§ Selection:
Saturday, March 20, 2021

Phillips to Offer Iconic Works by Masters of Photography, Including William Eggleston, Richard Avedon, André Kertész, Robert Frank, and Diane Arbus


 On 8 April, Phillips’ Photographs auction will bring together over 250 lots by some of the most influential photographers of the past century. The sale, which will be livestreamed from the New York saleroom, will offer collectors the chance to acquire rare-to-market photographs from the 19th, 20th, and 21st centuries.


 

 

 

Richard Avedon

Dovima with elephants, Evening dress by Dior, Cirque d’Hiver, Paris, August, 1955

Estimate $150,000 – 250,000

 

William Eggleston’s Graceland, the dynamic suite of eleven photographs of Elvis Presley’s famous mansion in Memphis, Tennessee, leads the sale. The images were made in 1983 after the musician’s estate invited Eggleston to photograph the property. While Eggleston’s highly-personal, anti-monumental approach to photography made him a counterintuitive choice for the estate, his status as a native Memphian, his deep connections to the Memphis music scene, and his explorations of the American South made him ideally suited to the project. The resulting images, masterfully rendered in the saturated colors of the dye transfer process, show Eggleston working at the peak of his talents and present a remarkable document of this shrine to an American icon. Intact portfolios of Eggleston’s Graceland rarely come to auction; one was last offered in 2013. Additional dye transfer works by Eggleston to be offered in the April sale include Near Jackson Mississippi and Sumner, Mississippi, both circa 1970.

§ Dataset:
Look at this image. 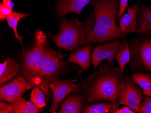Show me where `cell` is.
Masks as SVG:
<instances>
[{"instance_id": "cell-1", "label": "cell", "mask_w": 151, "mask_h": 113, "mask_svg": "<svg viewBox=\"0 0 151 113\" xmlns=\"http://www.w3.org/2000/svg\"><path fill=\"white\" fill-rule=\"evenodd\" d=\"M60 50L51 48L43 31L35 32L31 47L23 49L19 73L24 76L33 87L37 86L43 91L47 101L50 97V85L68 72V64Z\"/></svg>"}, {"instance_id": "cell-2", "label": "cell", "mask_w": 151, "mask_h": 113, "mask_svg": "<svg viewBox=\"0 0 151 113\" xmlns=\"http://www.w3.org/2000/svg\"><path fill=\"white\" fill-rule=\"evenodd\" d=\"M123 74L120 68L106 63L80 83L86 104L99 102H117Z\"/></svg>"}, {"instance_id": "cell-3", "label": "cell", "mask_w": 151, "mask_h": 113, "mask_svg": "<svg viewBox=\"0 0 151 113\" xmlns=\"http://www.w3.org/2000/svg\"><path fill=\"white\" fill-rule=\"evenodd\" d=\"M120 0H92L95 21L87 39V45L101 44L122 38L124 35L118 26L116 18Z\"/></svg>"}, {"instance_id": "cell-4", "label": "cell", "mask_w": 151, "mask_h": 113, "mask_svg": "<svg viewBox=\"0 0 151 113\" xmlns=\"http://www.w3.org/2000/svg\"><path fill=\"white\" fill-rule=\"evenodd\" d=\"M95 21L94 12L91 13L83 21L72 18H63L59 22L60 33L50 35L51 38L60 49L76 51L87 45V39Z\"/></svg>"}, {"instance_id": "cell-5", "label": "cell", "mask_w": 151, "mask_h": 113, "mask_svg": "<svg viewBox=\"0 0 151 113\" xmlns=\"http://www.w3.org/2000/svg\"><path fill=\"white\" fill-rule=\"evenodd\" d=\"M143 94L129 77L123 76L119 89L117 102L139 113V106L144 98Z\"/></svg>"}, {"instance_id": "cell-6", "label": "cell", "mask_w": 151, "mask_h": 113, "mask_svg": "<svg viewBox=\"0 0 151 113\" xmlns=\"http://www.w3.org/2000/svg\"><path fill=\"white\" fill-rule=\"evenodd\" d=\"M33 87L23 76L18 75L13 80L0 87V99L13 104L19 101L24 93Z\"/></svg>"}, {"instance_id": "cell-7", "label": "cell", "mask_w": 151, "mask_h": 113, "mask_svg": "<svg viewBox=\"0 0 151 113\" xmlns=\"http://www.w3.org/2000/svg\"><path fill=\"white\" fill-rule=\"evenodd\" d=\"M50 88L53 93V97L51 102L50 110L52 113H57L60 103L71 92H79L80 83H74L71 79L67 80H57L51 82Z\"/></svg>"}, {"instance_id": "cell-8", "label": "cell", "mask_w": 151, "mask_h": 113, "mask_svg": "<svg viewBox=\"0 0 151 113\" xmlns=\"http://www.w3.org/2000/svg\"><path fill=\"white\" fill-rule=\"evenodd\" d=\"M121 43V40L118 39L96 46L91 55L92 64L94 66L92 72L96 71L103 60H106L109 64L114 65Z\"/></svg>"}, {"instance_id": "cell-9", "label": "cell", "mask_w": 151, "mask_h": 113, "mask_svg": "<svg viewBox=\"0 0 151 113\" xmlns=\"http://www.w3.org/2000/svg\"><path fill=\"white\" fill-rule=\"evenodd\" d=\"M93 47L90 44L86 45L81 48L71 53L68 59V62L77 64L80 66L81 69L79 71L77 78L72 80L73 82H77L79 77L84 71L90 68L91 63V52Z\"/></svg>"}, {"instance_id": "cell-10", "label": "cell", "mask_w": 151, "mask_h": 113, "mask_svg": "<svg viewBox=\"0 0 151 113\" xmlns=\"http://www.w3.org/2000/svg\"><path fill=\"white\" fill-rule=\"evenodd\" d=\"M90 1L91 0H58L55 8L57 17L59 18L73 13L79 15Z\"/></svg>"}, {"instance_id": "cell-11", "label": "cell", "mask_w": 151, "mask_h": 113, "mask_svg": "<svg viewBox=\"0 0 151 113\" xmlns=\"http://www.w3.org/2000/svg\"><path fill=\"white\" fill-rule=\"evenodd\" d=\"M86 101L84 94L72 92V95L62 103L58 113H81L83 110Z\"/></svg>"}, {"instance_id": "cell-12", "label": "cell", "mask_w": 151, "mask_h": 113, "mask_svg": "<svg viewBox=\"0 0 151 113\" xmlns=\"http://www.w3.org/2000/svg\"><path fill=\"white\" fill-rule=\"evenodd\" d=\"M138 10L139 5L135 4L131 8H128V13L119 19V28L124 36L128 33L135 32Z\"/></svg>"}, {"instance_id": "cell-13", "label": "cell", "mask_w": 151, "mask_h": 113, "mask_svg": "<svg viewBox=\"0 0 151 113\" xmlns=\"http://www.w3.org/2000/svg\"><path fill=\"white\" fill-rule=\"evenodd\" d=\"M19 65L14 58L8 57L0 64V85H3L16 76Z\"/></svg>"}, {"instance_id": "cell-14", "label": "cell", "mask_w": 151, "mask_h": 113, "mask_svg": "<svg viewBox=\"0 0 151 113\" xmlns=\"http://www.w3.org/2000/svg\"><path fill=\"white\" fill-rule=\"evenodd\" d=\"M139 26L135 32L151 35V7L142 8L138 16Z\"/></svg>"}, {"instance_id": "cell-15", "label": "cell", "mask_w": 151, "mask_h": 113, "mask_svg": "<svg viewBox=\"0 0 151 113\" xmlns=\"http://www.w3.org/2000/svg\"><path fill=\"white\" fill-rule=\"evenodd\" d=\"M119 104L118 102L101 103L89 105L86 104L85 106L82 113H115L119 109Z\"/></svg>"}, {"instance_id": "cell-16", "label": "cell", "mask_w": 151, "mask_h": 113, "mask_svg": "<svg viewBox=\"0 0 151 113\" xmlns=\"http://www.w3.org/2000/svg\"><path fill=\"white\" fill-rule=\"evenodd\" d=\"M14 113H39L44 112L43 109L37 107L32 102L27 101L25 98L22 97L19 101L12 104Z\"/></svg>"}, {"instance_id": "cell-17", "label": "cell", "mask_w": 151, "mask_h": 113, "mask_svg": "<svg viewBox=\"0 0 151 113\" xmlns=\"http://www.w3.org/2000/svg\"><path fill=\"white\" fill-rule=\"evenodd\" d=\"M29 14L25 13H20L17 12L15 11H13L12 14L6 18V21L8 23L9 28H12L15 37L19 41L20 44L22 45V49L24 48L23 45V36L19 35L17 31V25L19 20L22 18H25L26 17L29 16Z\"/></svg>"}, {"instance_id": "cell-18", "label": "cell", "mask_w": 151, "mask_h": 113, "mask_svg": "<svg viewBox=\"0 0 151 113\" xmlns=\"http://www.w3.org/2000/svg\"><path fill=\"white\" fill-rule=\"evenodd\" d=\"M130 58V52L129 48V43L127 40H124L120 44V47L115 57L123 74L124 73V67L129 61Z\"/></svg>"}, {"instance_id": "cell-19", "label": "cell", "mask_w": 151, "mask_h": 113, "mask_svg": "<svg viewBox=\"0 0 151 113\" xmlns=\"http://www.w3.org/2000/svg\"><path fill=\"white\" fill-rule=\"evenodd\" d=\"M132 80L143 89L144 95L151 96V75L136 72L131 76Z\"/></svg>"}, {"instance_id": "cell-20", "label": "cell", "mask_w": 151, "mask_h": 113, "mask_svg": "<svg viewBox=\"0 0 151 113\" xmlns=\"http://www.w3.org/2000/svg\"><path fill=\"white\" fill-rule=\"evenodd\" d=\"M140 55L145 68L151 71V40L145 39L140 48Z\"/></svg>"}, {"instance_id": "cell-21", "label": "cell", "mask_w": 151, "mask_h": 113, "mask_svg": "<svg viewBox=\"0 0 151 113\" xmlns=\"http://www.w3.org/2000/svg\"><path fill=\"white\" fill-rule=\"evenodd\" d=\"M30 100L37 107L41 109L46 106L45 94L37 86H35L32 89L30 94Z\"/></svg>"}, {"instance_id": "cell-22", "label": "cell", "mask_w": 151, "mask_h": 113, "mask_svg": "<svg viewBox=\"0 0 151 113\" xmlns=\"http://www.w3.org/2000/svg\"><path fill=\"white\" fill-rule=\"evenodd\" d=\"M13 6L10 2H2L0 4V21L6 19L13 12Z\"/></svg>"}, {"instance_id": "cell-23", "label": "cell", "mask_w": 151, "mask_h": 113, "mask_svg": "<svg viewBox=\"0 0 151 113\" xmlns=\"http://www.w3.org/2000/svg\"><path fill=\"white\" fill-rule=\"evenodd\" d=\"M139 113H151V96L143 98V101L139 106Z\"/></svg>"}, {"instance_id": "cell-24", "label": "cell", "mask_w": 151, "mask_h": 113, "mask_svg": "<svg viewBox=\"0 0 151 113\" xmlns=\"http://www.w3.org/2000/svg\"><path fill=\"white\" fill-rule=\"evenodd\" d=\"M0 113H12L13 111V104L11 103L1 101L0 102Z\"/></svg>"}, {"instance_id": "cell-25", "label": "cell", "mask_w": 151, "mask_h": 113, "mask_svg": "<svg viewBox=\"0 0 151 113\" xmlns=\"http://www.w3.org/2000/svg\"><path fill=\"white\" fill-rule=\"evenodd\" d=\"M129 0H120V7L117 15L118 19L121 18L123 13L125 11V9L128 6Z\"/></svg>"}, {"instance_id": "cell-26", "label": "cell", "mask_w": 151, "mask_h": 113, "mask_svg": "<svg viewBox=\"0 0 151 113\" xmlns=\"http://www.w3.org/2000/svg\"><path fill=\"white\" fill-rule=\"evenodd\" d=\"M134 110L129 107L128 106H124L120 109H118L115 113H135Z\"/></svg>"}, {"instance_id": "cell-27", "label": "cell", "mask_w": 151, "mask_h": 113, "mask_svg": "<svg viewBox=\"0 0 151 113\" xmlns=\"http://www.w3.org/2000/svg\"><path fill=\"white\" fill-rule=\"evenodd\" d=\"M2 2H10L11 1V0H2Z\"/></svg>"}]
</instances>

§ Jobs:
1. Duplicate the passage of the Phillips auction announcement from "Phillips to Offer" up to and including "and 21st centuries.".
2. According to the Phillips auction announcement, why was Eggleston ideally suited to photograph Graceland even though his approach made him a counterintuitive choice? Answer in one to three sentences.

§ Exercise results:
1.
Phillips to Offer Iconic Works by Masters of Photography, Including William Eggleston, Richard Avedon, André Kertész, Robert Frank, and Diane Arbus


 On 8 April, Phillips’ Photographs auction will bring together over 250 lots by some of the most influential photographers of the past century. The sale, which will be livestreamed from the New York saleroom, will offer collectors the chance to acquire rare-to-market photographs from the 19th, 20th, and 21st centuries.

2. His status as a native Memphian, his deep connections to the Memphis music scene, and his explorations of the American South made him ideally suited to the project. These outweighed his highly personal, anti-monumental approach to photography.